20 thoughts on “Want A Perfect Example Of “Deceit”? Here You Go:

  1. I have said it before, you climate-change idiots, and I will say it again…

    If your models, using all available data, are unable to accurately predict last year’s weather, then your entire system is flawed and should never be the basis for any policy.

    And no. They can’t predict last year’s weather.

    • Ehhhhh… that sound like those political cartoons that say, “Where’s Global Warming?” when some guy’s shoveling snow.

      As it is, in any field of science, deception must be anathema. If it exists anywhere in any legitimate field of science, it must be rooted out and repaired.

  2. “And if you give a donation to the Reason Foundation, say, to support its work against marijuana laws, Brulle and the Guardian want the public to believe that you just gave money to oppose climate change.”

    This is Kafkaesque. Opposing climate change would be trying to make the climate stay the same, by opposing the forces of nature and man which make it vary constantly (see science of chaos systems). I think that opposition is exactly what Brulle etc want.

    • What is extra deceptive about it is the headline is based on question begging. It assumes as a premise that the climate change (if it even is as dire as claimed) CAN be reversed. This is not proven and the very groups that “oppose efforts to fix the problem” are really just opposing efforts they think are either futile or unnecessary.

      Which would actually be a good thing to oppose. So there are multiple levels of the deceit in the headline.

  3. I imagine the same might be said about the CRS.

    “May 18, 2012 · The Congressional Research Service estimates that since 2008 the federal government has spent nearly $70 billion on ‘“climate change activities.”’

    $70 Bill to study a science we’ve been repeatedly told is “settled?” And guess how the gravy train is funded.
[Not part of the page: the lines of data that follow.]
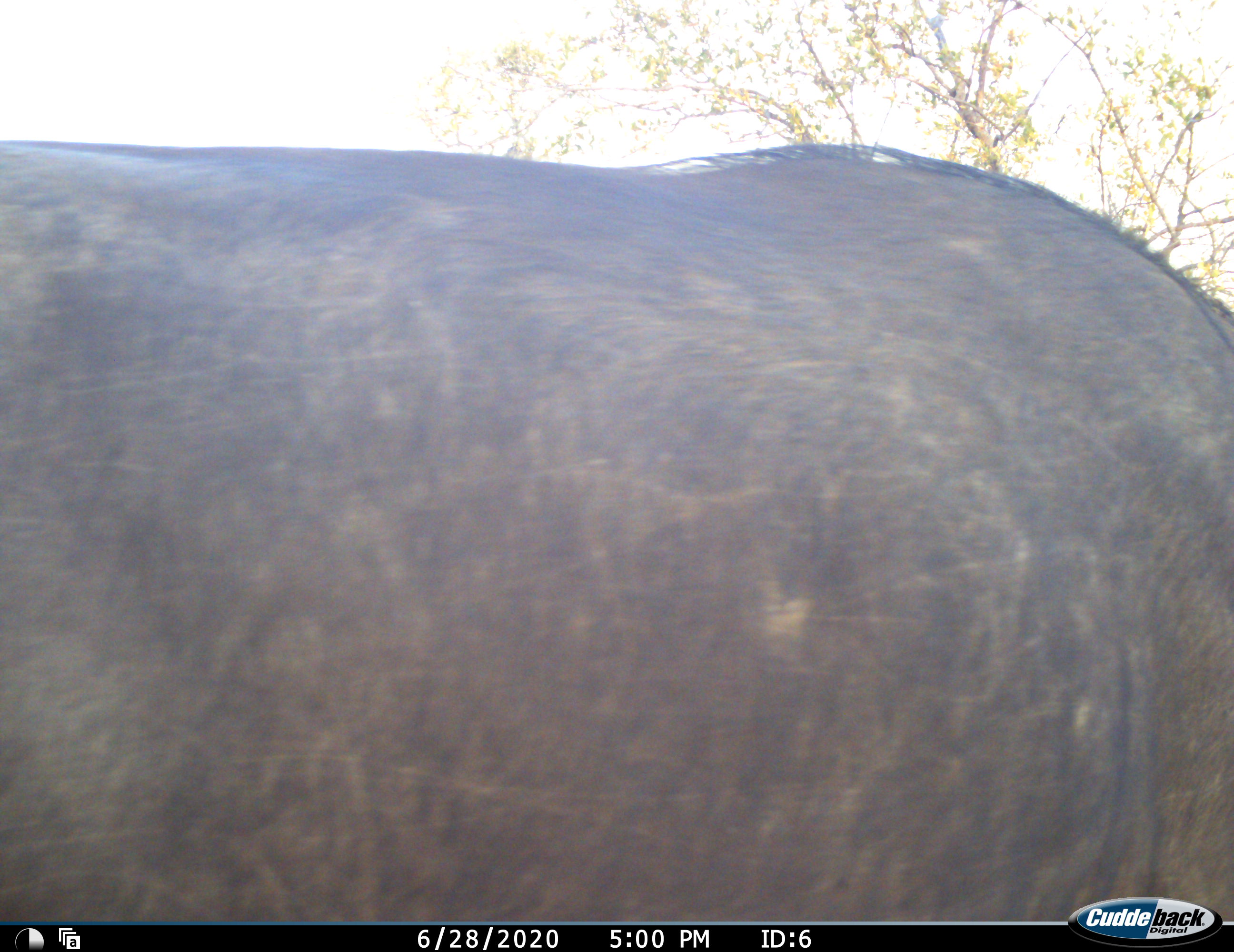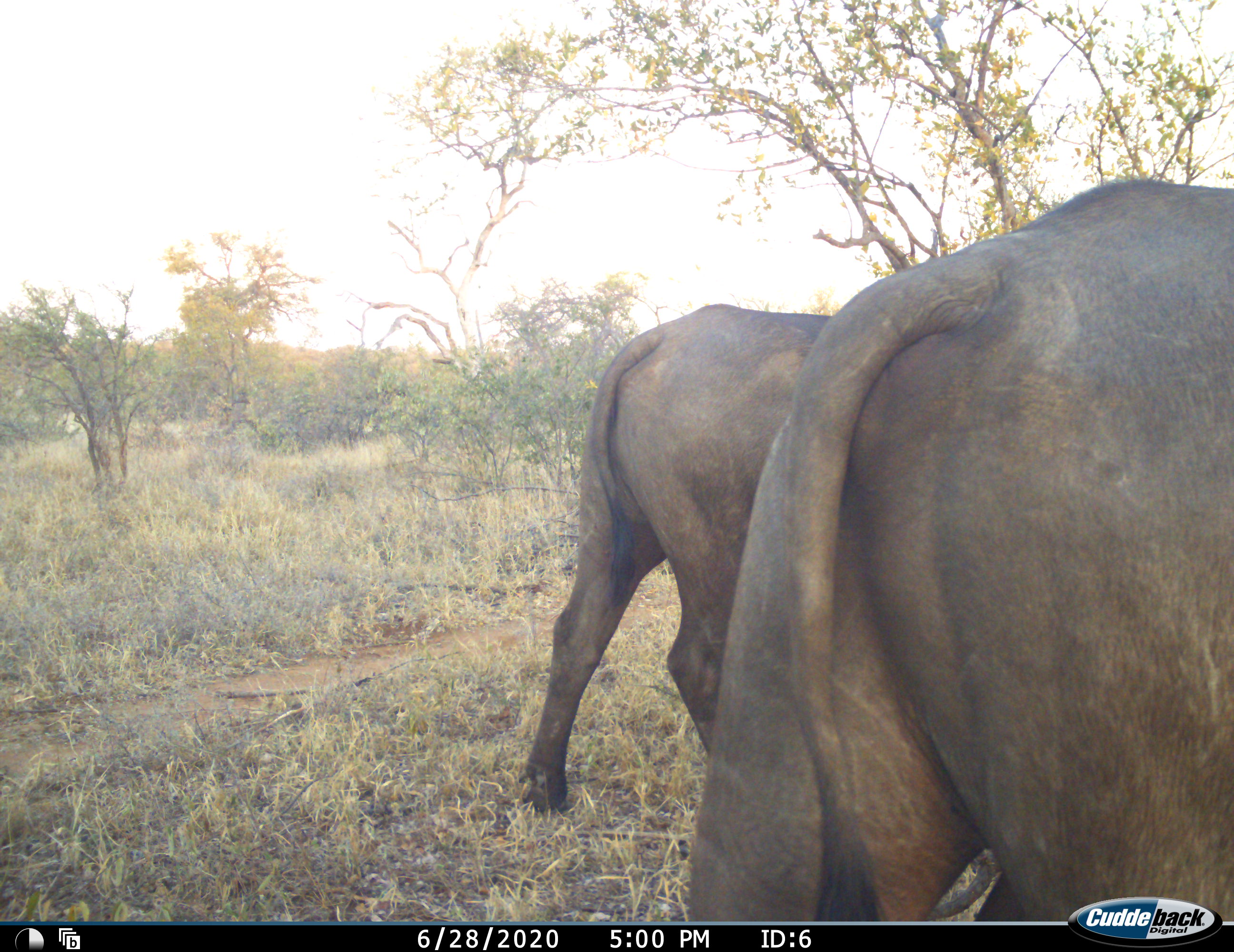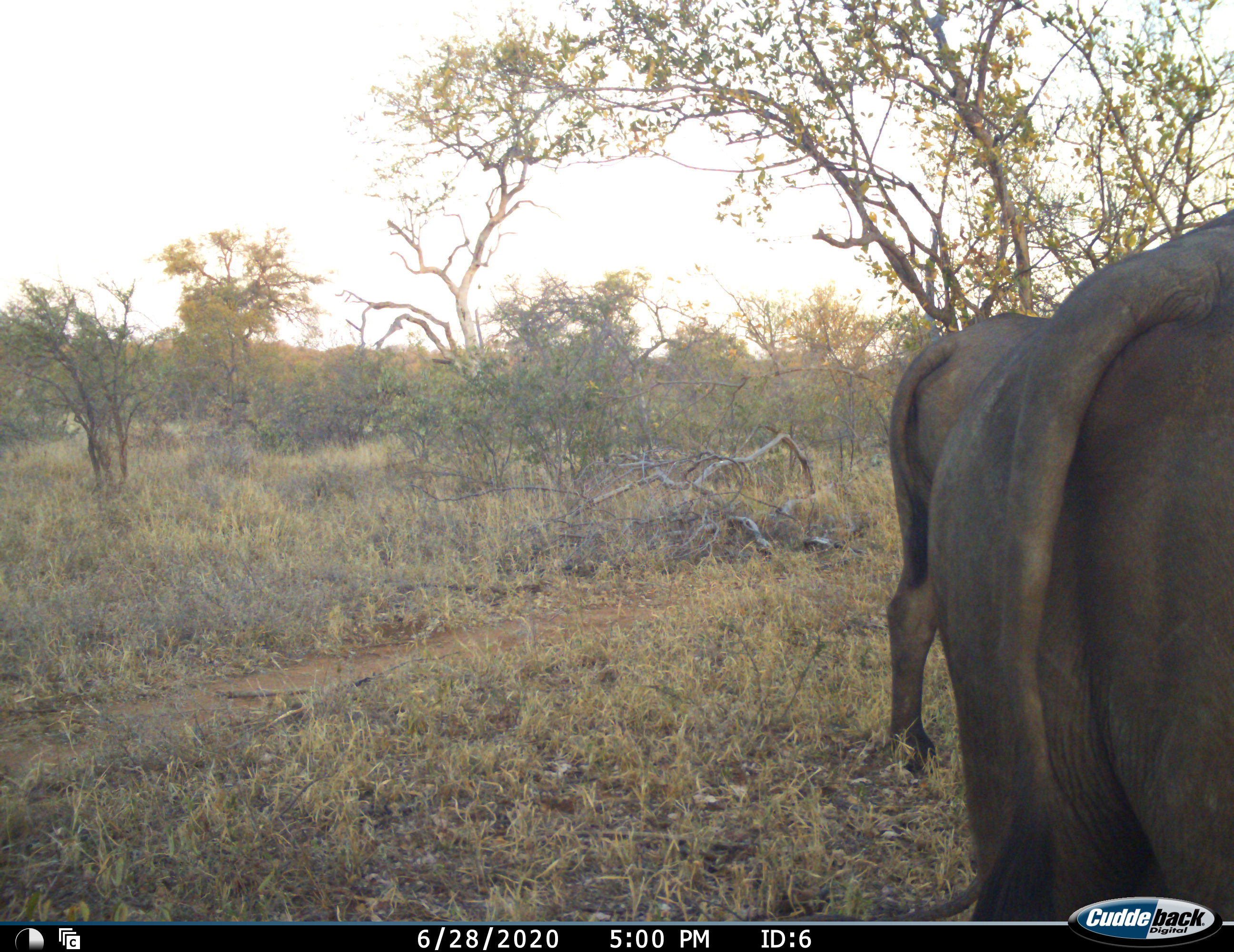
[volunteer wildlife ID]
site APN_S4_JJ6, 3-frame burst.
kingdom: Animalia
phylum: Chordata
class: Mammalia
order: Artiodactyla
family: Bovidae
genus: Syncerus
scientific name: Syncerus caffer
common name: african buffalo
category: buffalo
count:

    The funding behind advancing Global Warming makes the funding of evil deniers seem like pocket change.
    *The criminal taxpayer-funded UNIPCC,
    *corrupt governments (forgive the redundancy) shelling out dough realizing they have to ‘prime the pump,”
    *the 100’s of million$ in free alarmist advertising that GE-owned NBC sees fit to air
    *the poor, submerging Maldives do what with the half a BILL in ‘Climate Reparations’ they pried loose from some hand-wringing suckers?

    http://www.news.com.au/travel/world-travel/maldives-scores-five-hundred-million-dollar-floating-golf-course/story-e6frfqai-1226046884558

    And from WI’s own Spencer Black; the evil Koch Brothers contribute $67 million to Climate Change Denial groups.

    http://host.madison.com/news/opinion/column/spencer-black/spencer-black-tide-is-turning-against-climate-change-deniers/article_69965225-adaa-565d-9d71-750362f58ffd.html

    The Koch Brothers do have a clear position in Natural gas, don’t they”

    From Warmista Anti-Christ (Marc Morano):
    ‘The Sierra Club took $26 million from natural gas and Michael (Brune of the Sierra Club) has the audacity to try to imply that skeptics are fossil-fuel funded.’

    Any possibility that any of that $67 million got commingled with the $26 million the Sierra Club accepted?

    I fight to keep an open mind, because that would be both hypocritical AND an Ethics Alarm!

  4. Also, despite ThinkProgresses’s blurb, there’s a difference between opposing certain policies regarding climate change and denying climate change. Just because you think the Kyoto protocol or cap-and-trade are bad ideas doesn’t mean you deny climate change.

    • You didn’t look very hard, obviously. Here’s one–it took me 10 seconds to find it. There are others. But that’s irrelevant—it is the climate change lobby that is advocating massive and futile spending and over-hyping its claims, while demonizing anyone who argues for some perspective and honesty. Check the Rules and rationalizations before you pull the “Yeah, well THEY do the same thing and you never criticize THEM” trick, which I abhor. The usual answer is 1) yes, I do and 2) that’s not a defense.